Here is how the Wald statistic works: You divide the maximum likelihood coefficient estimate by its standard error and square the result.
If you wanted to be really specific about it, what you are dividing is the difference between the obtained coefficient estimate and your hypothesized estimate. I would say, though, that 99% of the time your hypothesis you are testing is zero, that is, that the independent variable has zero effect on the outcome variable. Since the coefficient estimate minus zero is the coefficient estimate, it is actually simpler, although somewhat less accurate, to state it the way that I just did.
In my experience, people who use discriminant function analysis and logistic regression usually differ in their intent. Discriminant function analysis attempts to sort people into two (or more) groups. Logistic regression predicts the probability of an individual being in a specific group.

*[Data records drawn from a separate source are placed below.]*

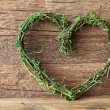 Stock Photo: Green heart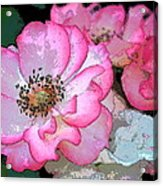 Rose 129 Acrylic Print by Pamela Cooper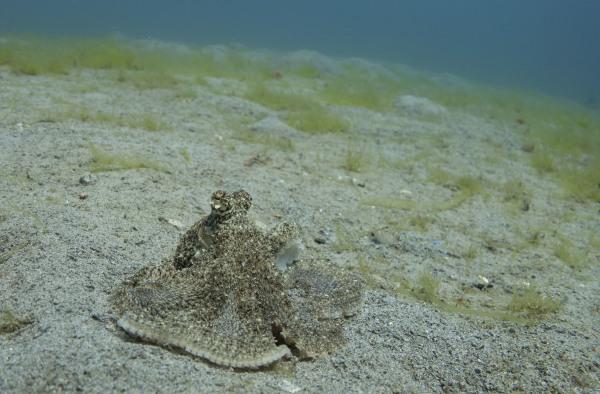 White V Octopus in Sogod Bay, Southern Leyte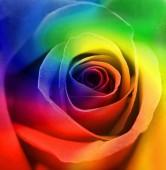 Rainbow Rose Background — Foto de Stock
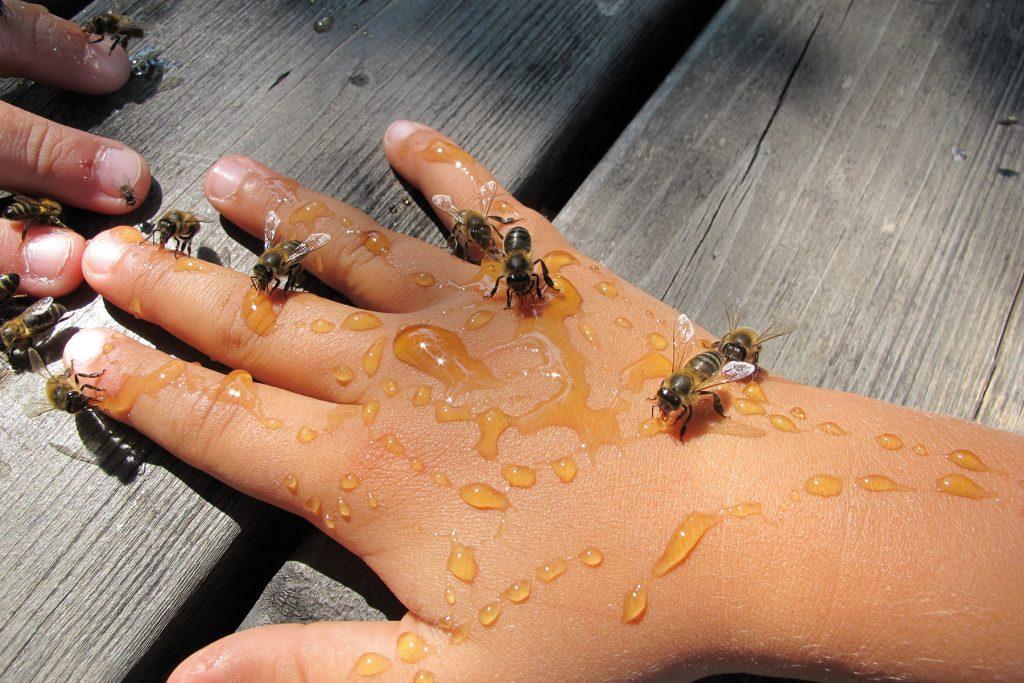 Mejores experiencias Familiares, Mis amigas las abejas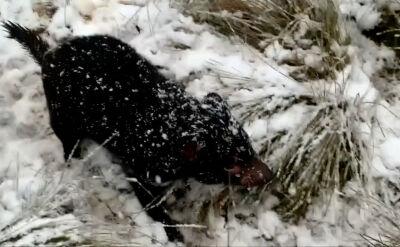 """""""Było bardzo dużo śniegu, więc chciałyśmy wyjść"""". Zima przyszła do Australii"""
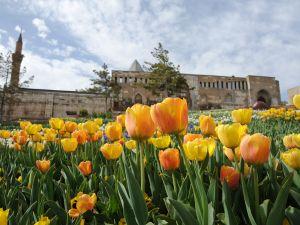 """Konya'da """"Lale Mevsimi"""" Bir Başkadır"""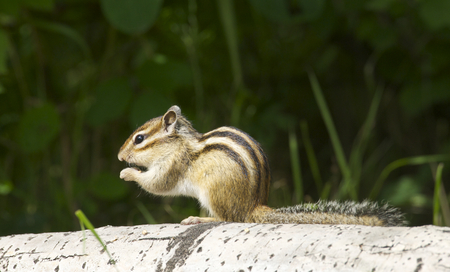 Siberian Chipmunk on log with green plants in background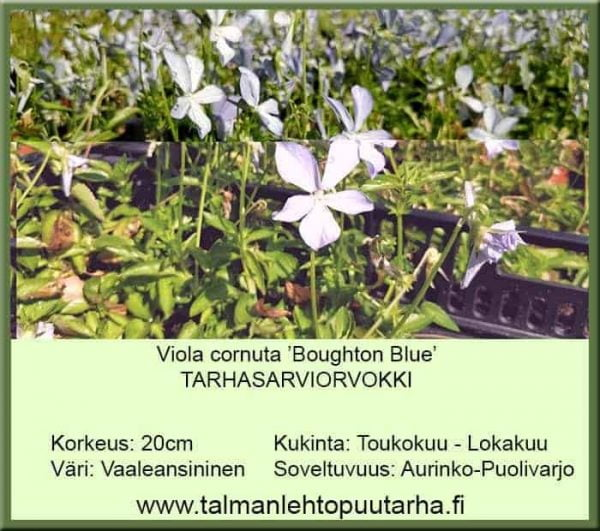 Viola cornuta 'Boughton Blue' Tarhasarviorvokki
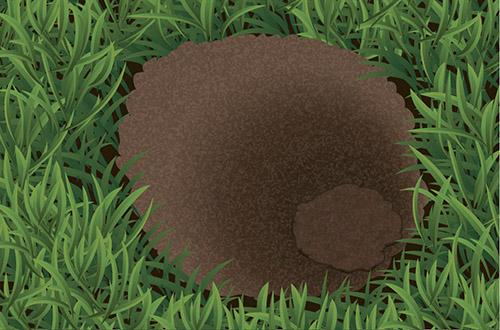 Pocket gopher mound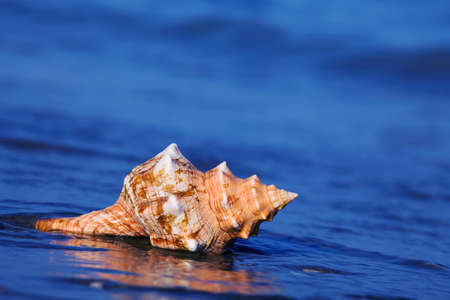 sea food: A shell lies on the sandy beach next to the sea. Beautiful memories of the last holiday. Stock Photo
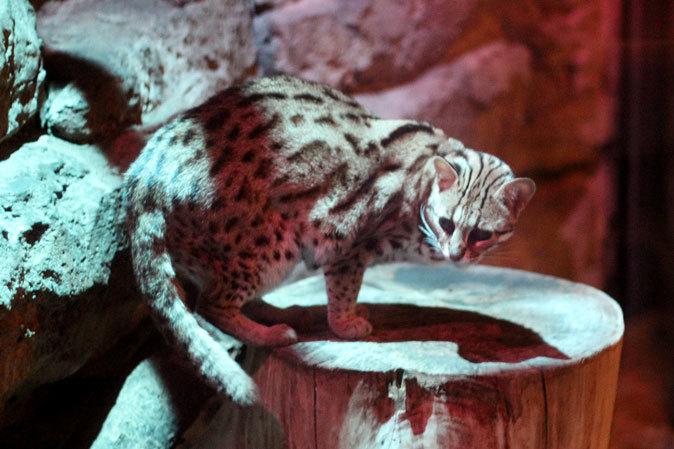 上野動物園:夜の森の動物たち_b0355317_19495113.jpg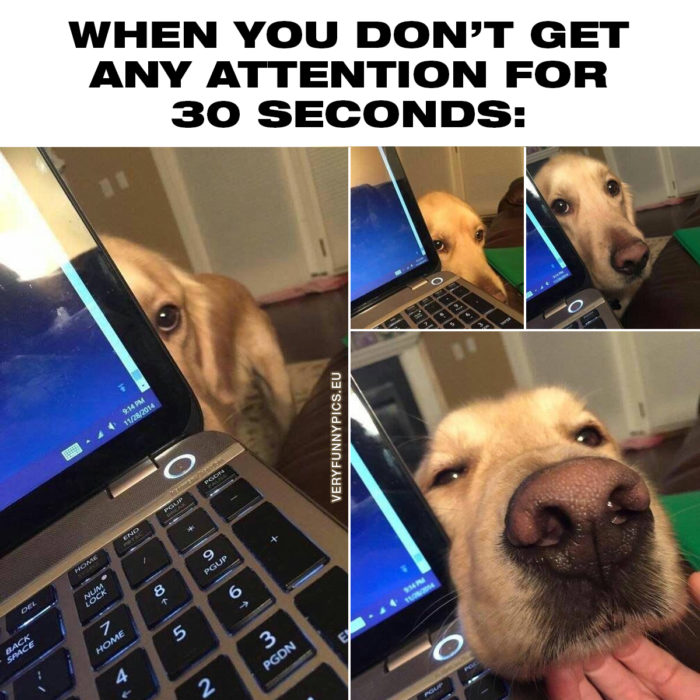 Every dog owner knows the struggle (and the joy)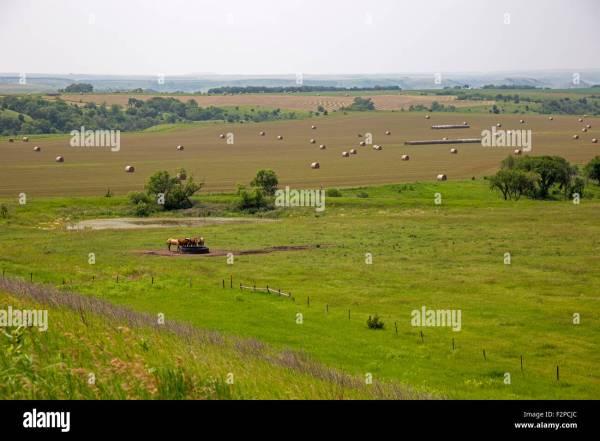 Great Plains Landscape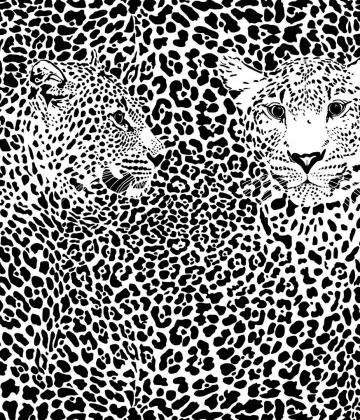 Black and White Leopards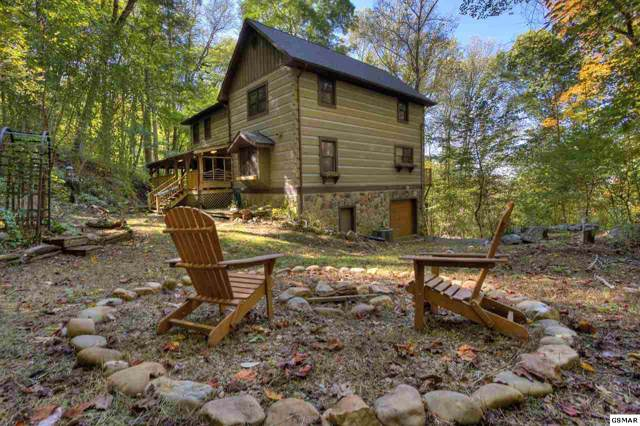 1330 School House Gap Rd, Townsend, TN 37882 (#225440) :: Colonial Real Estate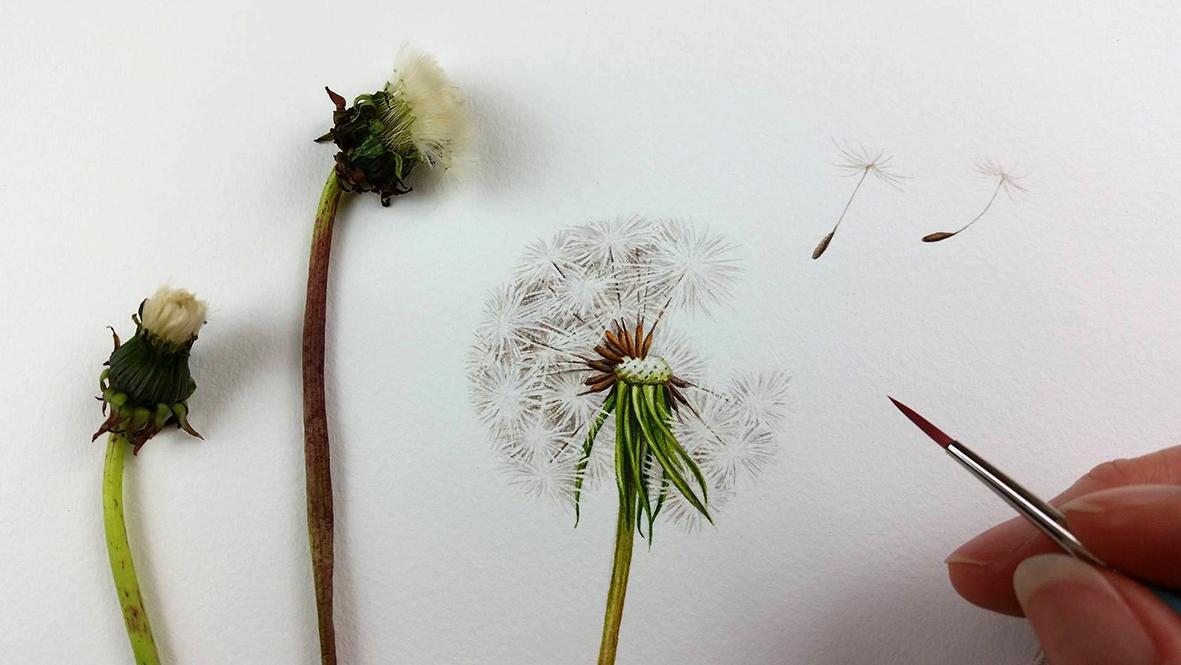 heidi willis_dandelion_botanical illustration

People who use discriminant function analysis are often interested in predicting, for example, who will drop dead of a heart attack and who won’t. If they find that 80% of those who drop dead can be predicted correctly, and 77% of those who don’t can also be predicted correctly using a combination of education, the Selye Stress Scale and how many times a year the patient eats liver with onions, then they are happy. (Topic for future research – why would anyone eat liver? It tastes totally gross.)
People who use logistic regression are often almost as interested in the relative effects of the predictors as they are the overall model. So, they are happy to know that the Pseudo-R is .35 but they are at least as interested in knowing that the coefficient for Stress is positive and substantially higher than education, while the coefficient for liver (no matter how gross it may taste) is non-significant.
From a statistical standpoint, the major difference between discriminant function analysis and logistic regression is that discriminant function analysis makes a lot of assumptions about the distribution of the independent (i.e., predictor) variables, specifically that these are normally distributed and linearly related to the dependent variable. Logistic regression does not make these assumptions.
So, for the person on SAS community who said that for the next Los Angeles Basin SAS Users Group they would like a discussion of non-parametrics so easy a hamster could understand it (BYOH – bring your own hamster) – this was the best I could do on a Friday afternoon.
And yes, I do know that is not a hamster, but all I had hanging around was a guinea pig named Edward G. Robinson and a spare cockatiel.